> EXERCISE DIRECTIONS
Quote, word for word, every line starting at the line that contains "Is the person" and ending with the last line of the records; include both of these lines and no others.

> AVAILABLE DATA

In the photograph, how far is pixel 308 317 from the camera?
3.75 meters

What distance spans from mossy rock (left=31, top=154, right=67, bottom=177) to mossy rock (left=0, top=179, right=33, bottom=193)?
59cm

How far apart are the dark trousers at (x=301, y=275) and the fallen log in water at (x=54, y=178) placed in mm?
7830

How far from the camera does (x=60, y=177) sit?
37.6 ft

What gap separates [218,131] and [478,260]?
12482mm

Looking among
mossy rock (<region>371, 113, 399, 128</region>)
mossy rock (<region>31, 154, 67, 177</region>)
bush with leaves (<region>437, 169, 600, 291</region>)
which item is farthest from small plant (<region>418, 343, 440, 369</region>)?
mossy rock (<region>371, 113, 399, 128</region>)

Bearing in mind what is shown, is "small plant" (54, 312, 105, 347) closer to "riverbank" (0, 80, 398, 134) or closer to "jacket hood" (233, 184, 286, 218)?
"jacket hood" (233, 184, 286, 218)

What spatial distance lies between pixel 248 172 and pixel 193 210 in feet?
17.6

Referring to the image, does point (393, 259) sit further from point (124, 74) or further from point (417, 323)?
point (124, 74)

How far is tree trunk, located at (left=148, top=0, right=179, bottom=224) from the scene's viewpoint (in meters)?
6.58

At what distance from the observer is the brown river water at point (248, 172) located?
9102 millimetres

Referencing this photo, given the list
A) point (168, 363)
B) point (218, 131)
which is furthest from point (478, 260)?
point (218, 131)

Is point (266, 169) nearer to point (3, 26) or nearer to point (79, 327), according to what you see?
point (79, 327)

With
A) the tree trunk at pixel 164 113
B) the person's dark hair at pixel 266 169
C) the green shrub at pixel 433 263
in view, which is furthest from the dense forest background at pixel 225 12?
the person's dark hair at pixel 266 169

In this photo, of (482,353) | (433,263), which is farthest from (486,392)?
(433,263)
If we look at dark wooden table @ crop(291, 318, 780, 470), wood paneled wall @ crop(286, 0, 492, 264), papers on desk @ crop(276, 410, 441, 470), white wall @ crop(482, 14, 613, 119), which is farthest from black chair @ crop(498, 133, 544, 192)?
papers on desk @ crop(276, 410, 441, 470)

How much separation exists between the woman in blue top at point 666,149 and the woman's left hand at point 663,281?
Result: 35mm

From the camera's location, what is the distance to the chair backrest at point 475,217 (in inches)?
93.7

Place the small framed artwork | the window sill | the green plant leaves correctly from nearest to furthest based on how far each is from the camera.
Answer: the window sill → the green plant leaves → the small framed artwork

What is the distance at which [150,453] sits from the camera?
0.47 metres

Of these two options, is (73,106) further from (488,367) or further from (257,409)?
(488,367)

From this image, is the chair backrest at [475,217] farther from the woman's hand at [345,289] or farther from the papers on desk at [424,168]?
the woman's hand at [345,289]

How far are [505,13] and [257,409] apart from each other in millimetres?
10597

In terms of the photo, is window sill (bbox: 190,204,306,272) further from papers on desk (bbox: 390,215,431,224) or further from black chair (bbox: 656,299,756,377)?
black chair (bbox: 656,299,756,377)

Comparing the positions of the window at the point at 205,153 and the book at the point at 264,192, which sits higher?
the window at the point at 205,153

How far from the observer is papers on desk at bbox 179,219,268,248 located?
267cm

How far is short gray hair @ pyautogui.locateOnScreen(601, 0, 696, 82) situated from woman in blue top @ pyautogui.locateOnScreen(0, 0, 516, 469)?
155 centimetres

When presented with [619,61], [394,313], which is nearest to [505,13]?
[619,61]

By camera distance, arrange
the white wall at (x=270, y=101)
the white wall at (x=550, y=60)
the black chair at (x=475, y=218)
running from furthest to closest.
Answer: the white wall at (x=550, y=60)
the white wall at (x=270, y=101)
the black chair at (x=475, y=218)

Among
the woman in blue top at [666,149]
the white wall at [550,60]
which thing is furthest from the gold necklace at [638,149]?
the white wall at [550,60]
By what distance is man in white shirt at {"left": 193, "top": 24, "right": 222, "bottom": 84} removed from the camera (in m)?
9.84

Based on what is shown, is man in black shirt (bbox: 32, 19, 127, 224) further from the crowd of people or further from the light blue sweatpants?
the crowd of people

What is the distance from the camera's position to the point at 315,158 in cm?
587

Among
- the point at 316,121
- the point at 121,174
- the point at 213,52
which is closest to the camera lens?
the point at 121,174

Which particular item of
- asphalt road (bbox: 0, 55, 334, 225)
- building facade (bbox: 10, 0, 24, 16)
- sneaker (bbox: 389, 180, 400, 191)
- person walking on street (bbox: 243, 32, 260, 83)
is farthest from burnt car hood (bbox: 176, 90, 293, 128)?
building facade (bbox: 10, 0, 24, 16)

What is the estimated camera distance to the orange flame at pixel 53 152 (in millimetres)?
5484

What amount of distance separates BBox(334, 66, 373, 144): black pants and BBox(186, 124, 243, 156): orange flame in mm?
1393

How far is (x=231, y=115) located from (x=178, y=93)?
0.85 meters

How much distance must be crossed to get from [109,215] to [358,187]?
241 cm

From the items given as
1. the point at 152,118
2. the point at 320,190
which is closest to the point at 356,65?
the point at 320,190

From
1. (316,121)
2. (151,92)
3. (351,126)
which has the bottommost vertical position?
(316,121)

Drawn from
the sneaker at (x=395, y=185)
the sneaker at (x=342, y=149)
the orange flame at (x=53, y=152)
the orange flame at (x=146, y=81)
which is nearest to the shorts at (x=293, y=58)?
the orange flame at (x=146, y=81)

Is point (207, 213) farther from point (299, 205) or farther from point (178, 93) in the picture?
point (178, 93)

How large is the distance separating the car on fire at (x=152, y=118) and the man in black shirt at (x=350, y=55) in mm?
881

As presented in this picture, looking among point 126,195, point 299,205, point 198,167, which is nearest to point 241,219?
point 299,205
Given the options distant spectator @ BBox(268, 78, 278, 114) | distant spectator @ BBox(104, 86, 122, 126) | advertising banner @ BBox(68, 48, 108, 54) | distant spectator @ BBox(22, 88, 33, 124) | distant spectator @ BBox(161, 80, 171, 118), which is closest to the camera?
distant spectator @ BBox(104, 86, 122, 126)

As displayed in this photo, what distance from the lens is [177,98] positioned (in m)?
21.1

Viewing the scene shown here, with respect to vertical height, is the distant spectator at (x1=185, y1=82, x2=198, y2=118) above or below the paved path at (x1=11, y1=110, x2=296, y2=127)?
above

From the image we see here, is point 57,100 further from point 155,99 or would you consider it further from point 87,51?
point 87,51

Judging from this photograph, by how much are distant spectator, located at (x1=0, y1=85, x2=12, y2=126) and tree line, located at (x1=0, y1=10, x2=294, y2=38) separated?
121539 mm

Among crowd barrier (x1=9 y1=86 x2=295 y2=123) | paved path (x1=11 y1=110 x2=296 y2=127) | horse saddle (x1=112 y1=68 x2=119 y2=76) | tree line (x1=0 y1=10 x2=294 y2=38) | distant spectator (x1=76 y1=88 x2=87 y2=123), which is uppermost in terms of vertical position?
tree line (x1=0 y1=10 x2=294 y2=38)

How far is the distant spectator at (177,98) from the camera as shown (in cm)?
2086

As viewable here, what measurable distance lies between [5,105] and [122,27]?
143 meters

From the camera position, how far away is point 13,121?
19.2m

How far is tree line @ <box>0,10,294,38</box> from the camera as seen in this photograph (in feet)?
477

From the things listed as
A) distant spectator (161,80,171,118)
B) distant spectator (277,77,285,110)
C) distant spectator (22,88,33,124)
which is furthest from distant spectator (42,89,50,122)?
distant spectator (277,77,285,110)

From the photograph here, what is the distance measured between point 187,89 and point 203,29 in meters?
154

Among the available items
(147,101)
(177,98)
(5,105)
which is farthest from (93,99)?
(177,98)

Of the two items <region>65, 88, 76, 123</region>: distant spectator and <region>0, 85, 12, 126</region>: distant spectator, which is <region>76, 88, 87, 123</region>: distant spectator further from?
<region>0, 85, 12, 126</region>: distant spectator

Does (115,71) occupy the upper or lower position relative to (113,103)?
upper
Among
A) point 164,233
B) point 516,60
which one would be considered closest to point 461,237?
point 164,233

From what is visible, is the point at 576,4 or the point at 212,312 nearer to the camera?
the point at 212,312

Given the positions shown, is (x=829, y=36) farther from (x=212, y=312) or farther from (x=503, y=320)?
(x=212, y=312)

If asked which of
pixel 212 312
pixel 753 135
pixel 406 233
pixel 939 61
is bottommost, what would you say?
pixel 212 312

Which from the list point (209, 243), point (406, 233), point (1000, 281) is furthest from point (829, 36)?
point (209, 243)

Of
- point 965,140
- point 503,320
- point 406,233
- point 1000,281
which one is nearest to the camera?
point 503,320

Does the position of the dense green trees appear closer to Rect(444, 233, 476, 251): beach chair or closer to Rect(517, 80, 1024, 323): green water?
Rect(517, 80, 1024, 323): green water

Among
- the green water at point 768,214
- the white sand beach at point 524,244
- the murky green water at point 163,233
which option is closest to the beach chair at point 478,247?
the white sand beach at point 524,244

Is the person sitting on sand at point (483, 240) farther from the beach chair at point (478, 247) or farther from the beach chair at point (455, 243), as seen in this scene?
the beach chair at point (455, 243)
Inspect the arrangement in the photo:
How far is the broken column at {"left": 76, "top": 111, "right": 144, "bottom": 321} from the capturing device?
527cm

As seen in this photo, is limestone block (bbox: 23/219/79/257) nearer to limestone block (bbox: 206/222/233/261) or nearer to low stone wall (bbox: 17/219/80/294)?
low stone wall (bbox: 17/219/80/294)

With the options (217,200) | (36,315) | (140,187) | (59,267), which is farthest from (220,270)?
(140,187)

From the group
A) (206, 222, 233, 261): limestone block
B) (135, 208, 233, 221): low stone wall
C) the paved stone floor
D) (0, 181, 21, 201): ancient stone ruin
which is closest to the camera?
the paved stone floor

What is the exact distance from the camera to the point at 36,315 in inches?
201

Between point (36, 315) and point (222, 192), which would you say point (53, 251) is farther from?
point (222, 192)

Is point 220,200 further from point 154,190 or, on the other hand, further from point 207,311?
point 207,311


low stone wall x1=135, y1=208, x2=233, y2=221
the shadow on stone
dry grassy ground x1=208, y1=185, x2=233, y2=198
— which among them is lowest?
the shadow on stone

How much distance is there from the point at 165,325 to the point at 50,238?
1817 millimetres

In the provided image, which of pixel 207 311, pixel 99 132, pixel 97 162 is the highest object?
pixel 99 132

> RESPONSE BELOW
Is the person sitting on sand at point (483, 240) farther from the beach chair at point (478, 247) or farther from the beach chair at point (455, 243), as seen in this scene?
the beach chair at point (455, 243)
Inspect the arrangement in the photo:
How far is the broken column at {"left": 76, "top": 111, "right": 144, "bottom": 321} from the capturing device?
527cm

As seen in this photo, is limestone block (bbox: 23/219/79/257) nearer to limestone block (bbox: 206/222/233/261) or nearer to low stone wall (bbox: 17/219/80/294)?
low stone wall (bbox: 17/219/80/294)

With the options (217,200) | (36,315) | (140,187) | (59,267), which is farthest from (220,270)?
(140,187)

From the group
A) (206, 222, 233, 261): limestone block
B) (135, 208, 233, 221): low stone wall
C) the paved stone floor
D) (0, 181, 21, 201): ancient stone ruin
which is closest to the camera?
the paved stone floor

What is the exact distance from the camera to the point at 36,315 in inches?
201

Between point (36, 315) and point (222, 192), which would you say point (53, 251) is farther from?
point (222, 192)

Is point 220,200 further from point 154,190 or, on the other hand, further from point 207,311?
point 207,311


low stone wall x1=135, y1=208, x2=233, y2=221
the shadow on stone
dry grassy ground x1=208, y1=185, x2=233, y2=198
— which among them is lowest?
the shadow on stone

How much distance is there from the point at 165,325 to the point at 50,238?
1817 millimetres

In the provided image, which of pixel 207 311, pixel 99 132, pixel 97 162 is the highest object?
pixel 99 132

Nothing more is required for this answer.